Study questions:
1. According to the mailing-list message about discovering TLS-enabled DNS resolvers, which RFC defines the IPv6 Router Advertisement DNS option?
2. Continue the mailing-list message about discovering TLS-enabled DNS resolvers, starting right after its final line.

Provided passage:
────────────────────

No objection. A complete approach would also need an extension
to the IPv6 Router Advertisement DNS option (RFC6106) as
well as DHCPv6, but that's a detail. (DHCPv6 runs over ICMPv6,
so I would suggest s/ICMPv6/DHCPv6/, but again it's a detail.)

Regards
   Brian

On 09/03/2016 10:50, Wessels, Duane wrote:
> Brian,
> 
> 
>>>
>>> This seems rather underspecified to me. How would a TLS-enabled
>>> resolver be identified in DHCP? How would it be described in
>>> an IPv6 RA (RFC6106)?
>>
>> Such DHCP features would need to be defined.  
>>
>>
>>> I would have thought that the natural thing would have been to
>>> simply try TLS on port 853, and be happy if it worked.
>>
>> How does this strike you then?

────────────────────

Given information:
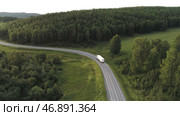 Transport, logistics concept, white truck driving on the empty road along green forest. Стоковое фото, фотограф David Kashakhi / Фотобанк Лори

────────────────────

Outputs by task:
1. RFC6106

2.
>>
>>   With opportunistic privacy, a client might simply try port 853 on a
>>   normally configured recursive DNS resolver, or it might learn of a
>>   TLS-enabled recursive DNS resolver from an untrusted source (such as
>>   with a yet-to-be-defined DHCP extension or ICMPv6 type).  The client
>>   might or might not validate the resolver.  These choices maximize
>>   availability and performance, but they leave the client vulnerable to
>>   on-path attacks that remove privacy.
> 
> One of the authors has suggested the following rewrite of what I proposed
> earlier:
> 
>    With opportunistic privacy, a client might learn of a TLS-enabled
>    recursive DNS resolver from an untrusted source (such as DHCP's DNS
>    server option [RFC3646] to discover the IP address followed by
>    attemting the DNS-over-TLS on port 853, or with a future DHCP option
>    that specifics DNS port).  With such an discovered DNS server, the
>    client might or might not validate the resolver.  These choices
>    maximize availability and performance, but they leave the client
>    vulnerable to on-path attacks that remove privacy.
> 
> Does that still address your concern?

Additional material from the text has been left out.